◆ Extrait choisi ◆
Respondant auquel ledit seigneur de Coatinisan dict qu'il ne peult croire que ladite coppie desdits articles n'a esté vitiée par le copiste d'icelle en l'endroict dudict second article et aultre subséquent ou qu'il n’ont esté mis et insérés par la meschante solicitation de quelque sien malveillant et ennemy. Car il s'asure que mondict seigneur le duc de Merceur ny auchuns desdicts seigneurs du Faoet, Coatedrez et Rosampoul, lesquels se disent ses parens et amis, ne voudroinct le prier de quicter sadicte maison de laquelle ils souhaitent plus la réparation et conservation que la ruyne n'ayant iceluy seigneur de Coatenisan baillé à son sceu occasion à personne de luy souhaiter aultrement, estant tant s'en fault bien serviteur à mondict seigneur de Merceur hors ce party ainsi qu'il a faict paroistre auparavant ses jours, et n'ayant jamais eu auchune volunté de se servir dicelle maison ny aulchune aultre pour troubler le repos du païs.

Et pour le regard des troisiesme, quatriesme et dernier article ledict seigneur de Coatenisan et les gentilzhommes capitaines et gens de guerre qui sont a presant avecques luy dans sondict chasteau disent qu'ils n'ont délibéré pour le présant d'aller trouver mondict seigneur le duc de Merceur et moings tenir son party de l'unyon hors mis lequel ils luy sont serviteurs.

◆ Activités proposées ◆
1) D'après l'extrait sur le seigneur de Coatenisan, quels seigneurs se disent ses parents et amis ?
2) Indiquez si chacune des affirmations suivantes concorde avec l'extrait sur le seigneur de Coatenisan, en citant les mots décisifs du texte. (a) Le seigneur de Coatenisan envisage que la copie des articles ait été altérée par le copiste. (b) Le seigneur de Coatenisan et les gentilshommes du château ont résolu d'aller trouver le duc de Merceur. (c) Le seigneur de Coatenisan admet avoir voulu se servir de sa maison pour troubler le repos du pays.
3) Poursuivez l'extrait sur le seigneur de Coatenisan à la suite de sa dernière phrase.

◆ Données fournies ◆
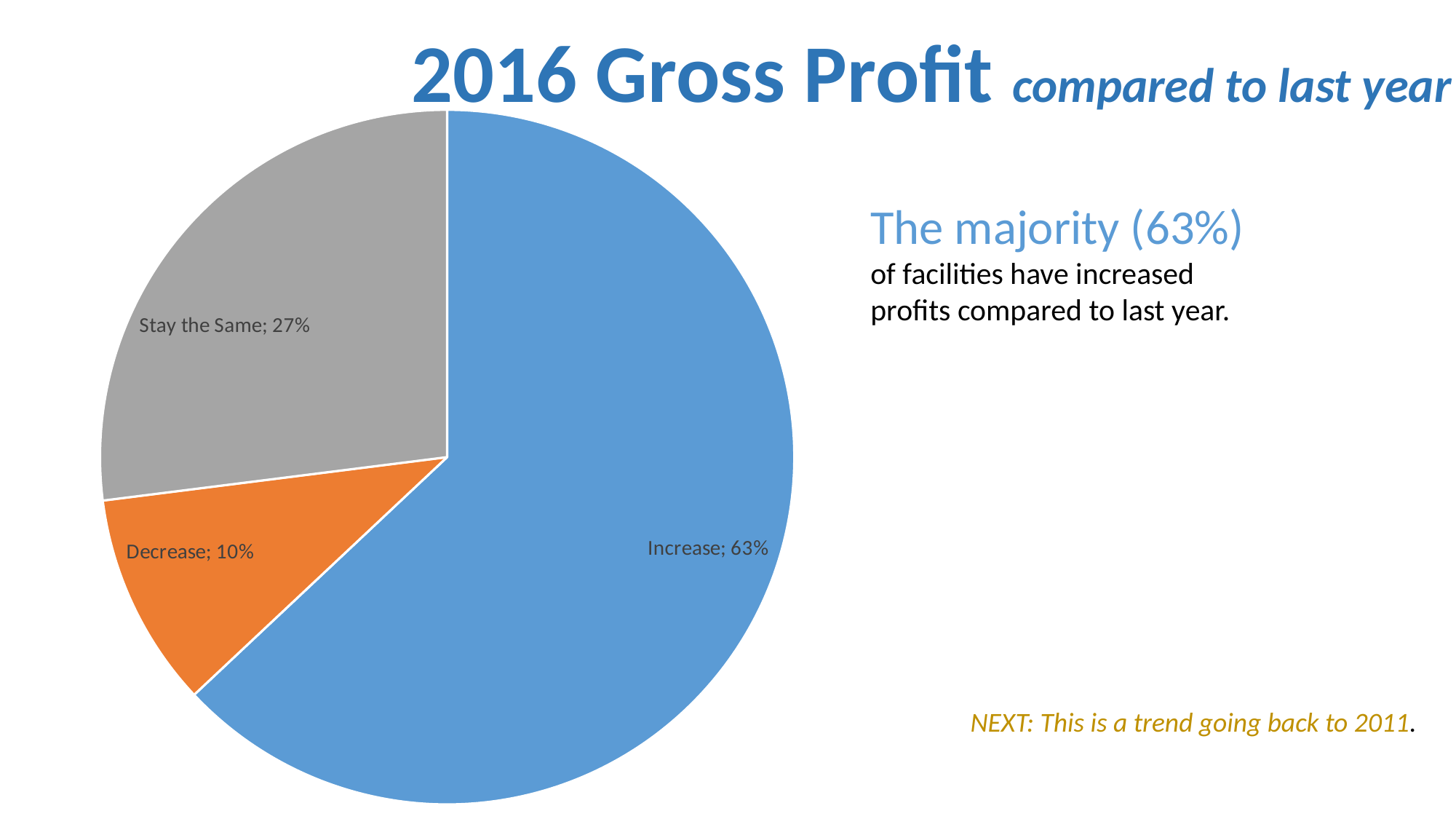
What is the difference in percentage points between the Stay the Same and Decrease slices? 17 Which category has the largest share of the pie? Increase What kind of chart is shown on the slide? Pie chart What colour is the Decrease slice? Orange What share of the pie does the Increase slice represent? 63% What percentage of facilities reported that gross profit stayed the same? 27% Which slice is larger, Stay the Same or Decrease? Stay the Same What percentage of facilities reported an increase in gross profit? 63% Which category has the smallest share of the pie? Decrease How many slices does the pie chart have? 3 What is the difference in percentage points between the Increase and Stay the Same slices? 36 What percentage of facilities reported a decrease in gross profit? 10%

◆ Corrigé des activités ◆
1) Les seigneurs du Faoet, de Coatedrez et de Rosampoul.

2)
(a) Oui : « il ne peult croire que ladite coppie desdits articles n'a esté vitiée par le copiste d'icelle ».
(b) Non : « ils n'ont délibéré pour le présant d'aller trouver mondict seigneur le duc de Merceur ».
(c) Non : « n'ayant jamais eu auchune volunté de se servir dicelle maison ny aulchune aultre pour troubler le repos du païs ».

3)
Que sy lesdicts seigneurs qui sont audict siège s'advisent de quelque plus expédiant moien pour paciffier et assoupir les affaires qui se présantent aujourd'huy, il leur plaira d'en faire les propositions à Messieurs de Gouazbriant et de Kerandraon, lesquels ledict seigneur de Couatinisan a supplié en prendre les résolutions et advis et qui les acertaineront aussy de l'advis et oppinion dudit seigneur de Couatenisan.

Les deux actes qui précèdent sont relatifs non à la capitulation définitive, mais à celle qui ne put aboutir, par suite du meurtre de Kerandraon. Le chanoine Moreau, et M. Le Men, dans sa publication du Mémoire de M. de Goazbriand, ont retracé cette scène de sauvagerie.

Les pièces que nous allons donner maintenant ne sont que des copies : deux lettres du duc de Mercœur, une note de M. de Coatnizan pour communiquer au duc de Mercœur, une lettre de M. du Faouet.

N° 1. — Lettre du duc de Mercœur à Monsieur de la Motte.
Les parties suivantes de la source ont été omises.